Debugging can be very difficult. If you did the last Optional
Extension in Experiment 8.1, you can extend your logging
facility to include sequence number information. Or you can
simply have your client display two vital pieces of
information: the sequence number it is expecting and the
sequence number in the datagram it has received. What you
do not want is for your system not to work and give you
no information as to why it does not work.
Set a very high timeout value in your select
statements for debugging purposes.
When you read about the sliding window protocol in
textbooks, you get the impression that you set a
timer for each datagram transmitted. In fact, the
protocol is often implemented with a single timer.
Compatibility is quite an issue on this assignment.
My first solution used the ualarm
function followed by a loop with
the recv function. If the timer goes off,
recv returns a negative number of bytes, and
errno will be set to
EINTR . Unfortunately, ualarm is not a standard
feature of Linux so my solution worked only on Solaris.

■ **Dataset content**:

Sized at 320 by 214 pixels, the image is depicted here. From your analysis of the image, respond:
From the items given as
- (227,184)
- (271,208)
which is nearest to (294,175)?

* * *

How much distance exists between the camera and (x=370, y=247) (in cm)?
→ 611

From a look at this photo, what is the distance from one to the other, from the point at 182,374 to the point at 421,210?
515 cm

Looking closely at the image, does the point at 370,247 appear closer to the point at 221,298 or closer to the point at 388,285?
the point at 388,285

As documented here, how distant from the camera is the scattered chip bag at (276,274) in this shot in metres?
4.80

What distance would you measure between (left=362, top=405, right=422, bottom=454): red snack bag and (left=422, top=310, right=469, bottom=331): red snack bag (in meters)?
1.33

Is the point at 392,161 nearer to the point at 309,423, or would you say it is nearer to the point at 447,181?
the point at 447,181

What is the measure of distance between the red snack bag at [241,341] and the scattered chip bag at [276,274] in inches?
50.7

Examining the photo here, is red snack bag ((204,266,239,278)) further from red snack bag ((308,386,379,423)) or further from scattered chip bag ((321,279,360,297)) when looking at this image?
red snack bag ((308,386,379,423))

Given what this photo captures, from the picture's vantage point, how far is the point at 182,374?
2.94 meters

■ **What is being asked**:
Please copy the stretch of the sliding window debugging notes from "When you read" through "only on Solaris." word for word.

■ **Response**:
When you read about the sliding window protocol in
textbooks, you get the impression that you set a
timer for each datagram transmitted. In fact, the
protocol is often implemented with a single timer.
Compatibility is quite an issue on this assignment.
My first solution used the ualarm
function followed by a loop with
the recv function. If the timer goes off,
recv returns a negative number of bytes, and
errno will be set to
EINTR . Unfortunately, ualarm is not a standard
feature of Linux so my solution worked only on Solaris.